Ainda não. Apesar da maturidade da ideia e da atual obsessão com ela nas salas de reuniões, a tecnologia ainda precisa de muito trabalho – especialmente se realmente quiser se tornar “a próxima internet” imaginada por Ball e Zuckerberg. E apesar da pandemia que confinou tantos de nós em nossas casas, um forte desejo do consumidor por uma experiência de metaverso que não seja apenas um videogame ainda não foi comprovado.

O maior obstáculo para o metaverso de Ball e Zuckerberg se tornar realidade é a interoperabilidade. Você pode chamar isso de padronização; é a ideia de que você poderá levar seu avatar e seus pertences digitais de um aplicativo, jogo ou mundo virtual para outro. (Ball imagina trazer uma skin de arma de Counter-Strike única com você para Fortnite, por exemplo.) Para que o metaverso se torne o próximo estágio de evolução da internet, a interoperabilidade é vital, mas os obstáculos são tão grandes que parecem intransponíveis. Existem desafios técnicos: como trazer um ativo de um mecanismo gráfico para outro e renderizá-lo fielmente em uma variedade desconcertante de configurações de hardware, por exemplo. Há desafios legais e comerciais também: burlar os direitos de propriedade intelectual e persuadir inúmeras empresas a concordarem em não cercar seus jardins. É muito, muito mais difícil do que concordar com um padrão para links de hipertexto, por exemplo.
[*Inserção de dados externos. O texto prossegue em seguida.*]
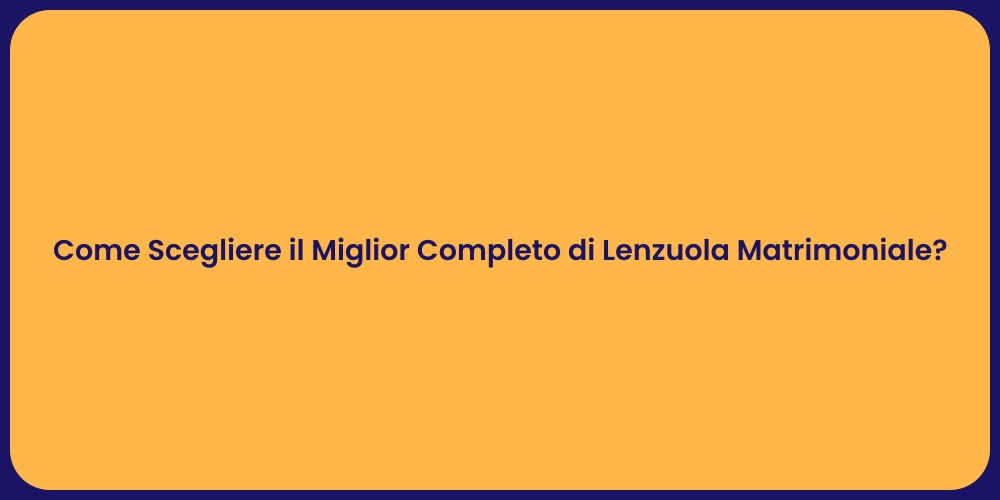 Come Scegliere il Miglior Completo di Lenzuola Matrimoniale?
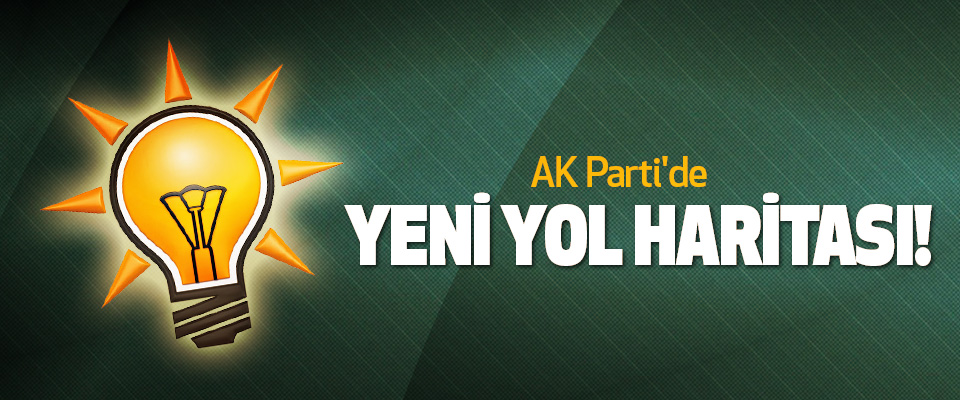 AK Parti'de Yeni Yol Haritası!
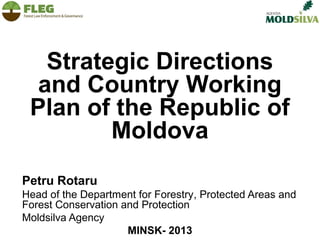 Strategic Directions
and Country Working
Plan of the Republic of
Moldova
Petru Rotaru
Head of the Department for Forestry, Protected Areas and
Forest Conservation and Protection
Moldsilva Agency
MINSK- 2013

 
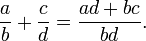 \frac{a}{b} + \frac{c}{d} = \frac{ad+bc}{bd}.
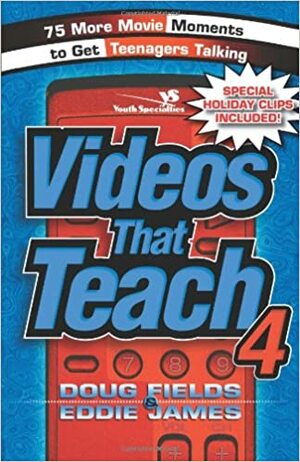 Videos That Teach 4: 75 More Movie Moments to Get Teenagers Talking by Doug Fields, Eddie James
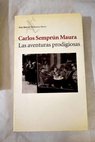Las aventuras prodigiosas / Carlos Semprn Maura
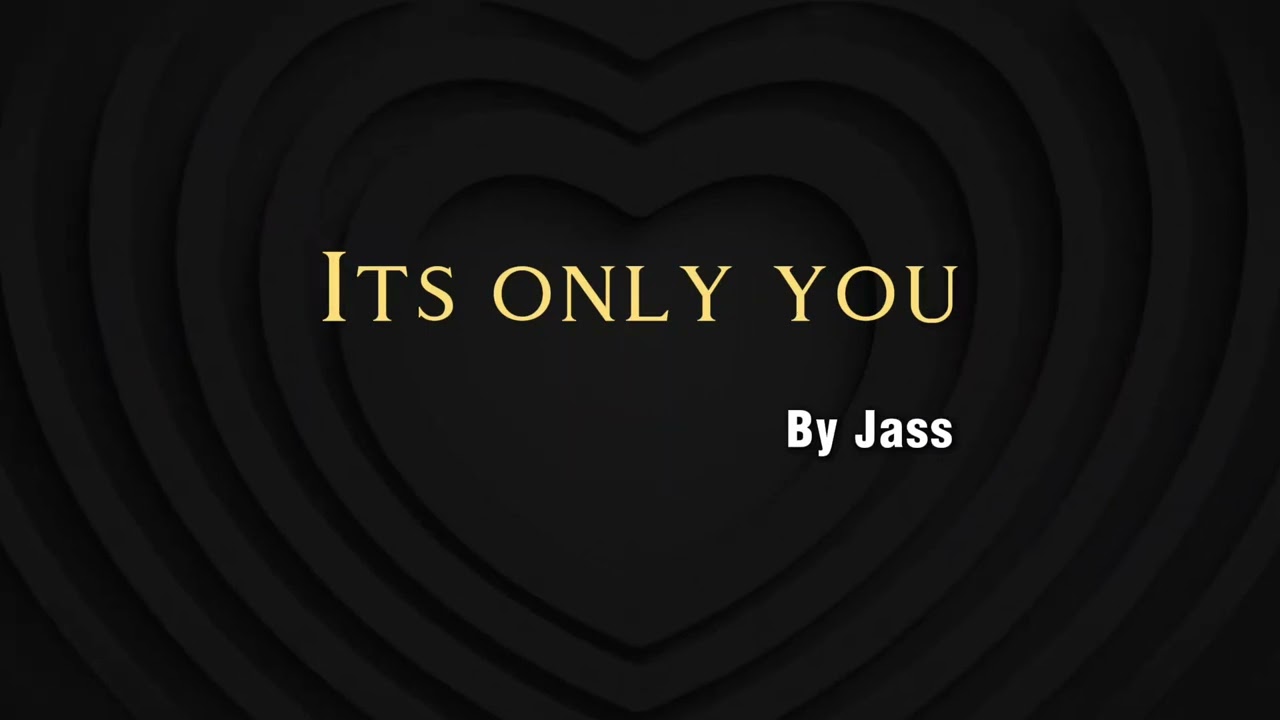 Its only you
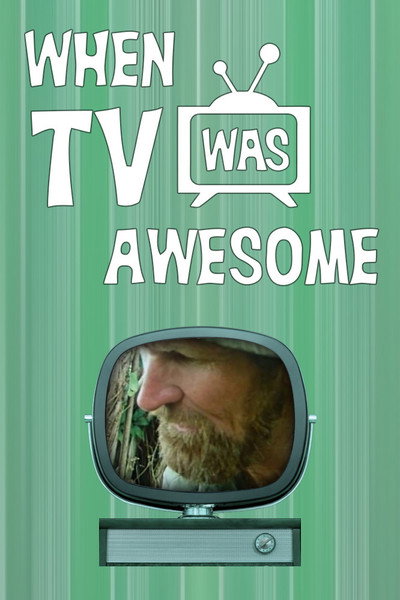 Póster de When TV Was Awesome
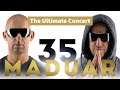 Maduar 35  the ultimate concert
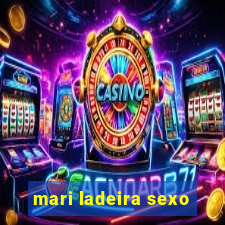 mari ladeira sexo
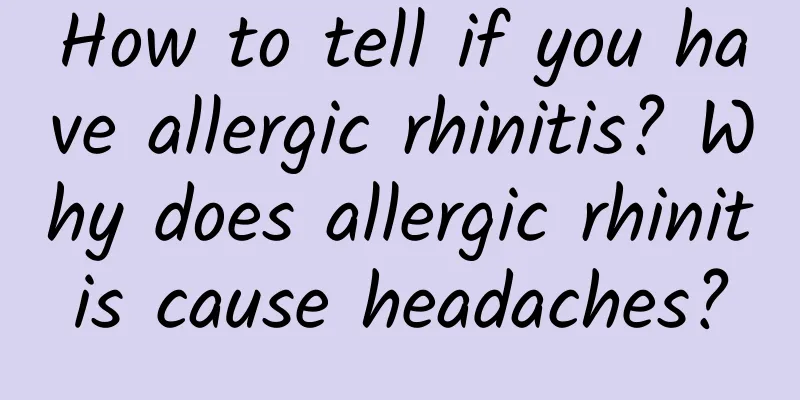 How to tell if you have allergic rhinitis? Why does allergic rhinitis cause headaches?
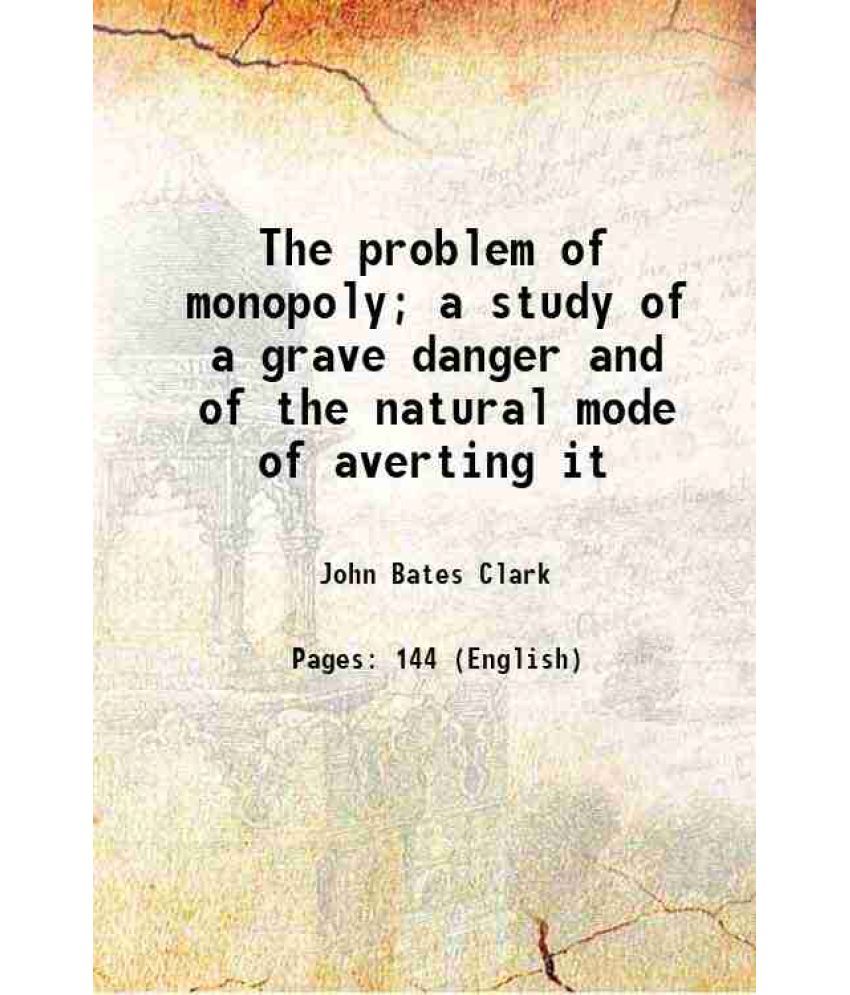     			The problem of monopoly; a study of a grave danger and of the natural mode of averting it 1904 [Hardcover]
Além disso, as pessoas precisam ser convencidas de que isso é algo que elas querem. A tecnologia através da qual acessamos esses mundos precisa ser pelo menos tão confortável e conveniente de usar quanto um smartphone, e tão portátil, ou parecerá um retrocesso em relação à internet móvel que deveria estar substituindo. E enquanto o apelo de ficção científica de um mundo virtual pode parecer óbvio na superfície, você tem que questionar o quão profundo é o desejo de passar o tempo lá. 

Na ficção, de Snow Crash a Matrix e Ready Player One , os metaversos geralmente são vistos como uma fuga – querendo ou não – de realidades distópicas que são terríveis demais para suportar. Atrevo-me a esperar que ainda não estejamos lá.